Perinatal and Prenatal Diagnosis

Approximately 1 in 500 persons in the general population carry a chromosome rearrangement. These individuals usually have a personal history or a family member with infertility, multiple miscarriages, stillbirths, or a child with chromosome abnormality. Chromosome rearrangements are associated with a wide range of phenotype in adult population. Anomalies of sexual development can also result from chromosomal abnormalities.

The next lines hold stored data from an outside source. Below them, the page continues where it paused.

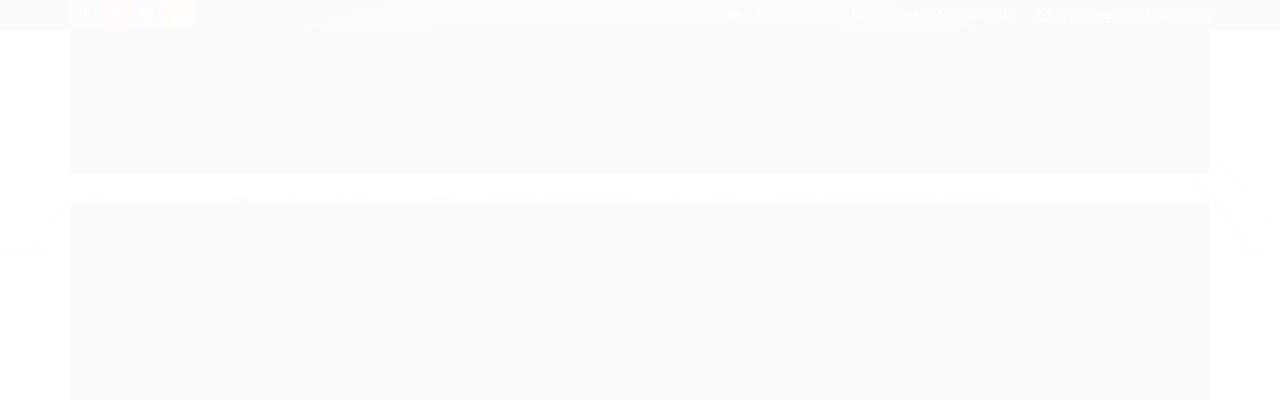

--- FILE ---
content_type: text/html; charset=utf-8
request_url: https://accounts.google.com/o/oauth2/postmessageRelay?parent=https%3A%2F%2Fwww.decorapapeldeparede.com.br&jsh=m%3B%2F_%2Fscs%2Fabc-static%2F_%2Fjs%2Fk%3Dgapi.lb.en.2kN9-TZiXrM.O%2Fd%3D1%2Frs%3DAHpOoo_B4hu0FeWRuWHfxnZ3V0WubwN7Qw%2Fm%3D__features__
body_size: 163
content:
<!DOCTYPE html><html><head><title></title><meta http-equiv="content-type" content="text/html; charset=utf-8"><meta http-equiv="X-UA-Compatible" content="IE=edge"><meta name="viewport" content="width=device-width, initial-scale=1, minimum-scale=1, maximum-scale=1, user-scalable=0"><script src='https://ssl.gstatic.com/accounts/o/2580342461-postmessagerelay.js' nonce="z_AFZAz8-fjiV4lM9vE9ZQ"></script></head><body><script type="text/javascript" src="https://apis.google.com/js/rpc:shindig_random.js?onload=init" nonce="z_AFZAz8-fjiV4lM9vE9ZQ"></script></body></html>

--- FILE ---
content_type: text/plain
request_url: https://www.google-analytics.com/j/collect?v=1&_v=j102&a=1954105864&t=pageview&_s=1&dl=https%3A%2F%2Fwww.decorapapeldeparede.com.br%2Finstalacao-adesivo-de-parede&ul=en-us%40posix&dt=Instala%C3%A7%C3%A3o%20adesivo%20de%20parede%20%7CInstala%C3%A7%C3%A3o%20de%20Papel%20de%20parede%20%7C%20Coloca%C3%A7%C3%A3%20-%20Decora%20Papel%20de%20Parede%20%7C%20Instala%C3%A7%C3%A3o%20de%20papel%20de%20parede%20Sp%20%7C%20Aplicador%20de%20papel%20de%20parede%20sp%20%7C%20Placas%203D%20PVC&sr=1280x720&vp=1280x720&_u=YGBAgAABAAAAACAAI~&jid=1624263503&gjid=1915789422&cid=1406941375.1769414407&tid=UA-29465148-3&_gid=591292190.1769414407&_slc=1&z=100989792
body_size: -454
content:
2,cG-BDKZBQ6JNH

Diagnosis of disorders resulting from chromosome abnormalities requires cytogenetic testing to identify the cause of the disorder. This testing is available for adults, stillbirth, products of conception, prenatal diagnosis from amniocentesis, chorionic villi and cord blood samples.


Chromosome abnormalities are detected by cytogenetic testing which include standard karyotype analysis and/or Fluorescence In Situ Hybridization (FISH).  Karyotype analysis examines the number and the structure of the chromosomes in the cells.

Individual FISH tests are available for specific aneuploidies (change in chromosome number), common microdeletion/duplication syndromes and for subtelomeric rearrangements.

Benefits of Testing

  • Cytogenetic testing may be able to identify the cause for the miscarriage, stillbirth or perinatal death. This test can provide important information for prenatal diagnosis in future pregnancies for the family.
  • Parents of a child with chromosome abnormality can undergo preconception testing before deciding to become pregnant, and have an option for prenatal diagnosis during the next pregnancy.
  • Finding of a chromosome abnormality in an individual with infertility or history of repeated miscarriage can establish the diagnosis.
  • This test can help physician’s select appropriate treatments for patients including selection of assisted reproductive technology, fertility treatment and options for prenatal diagnosis.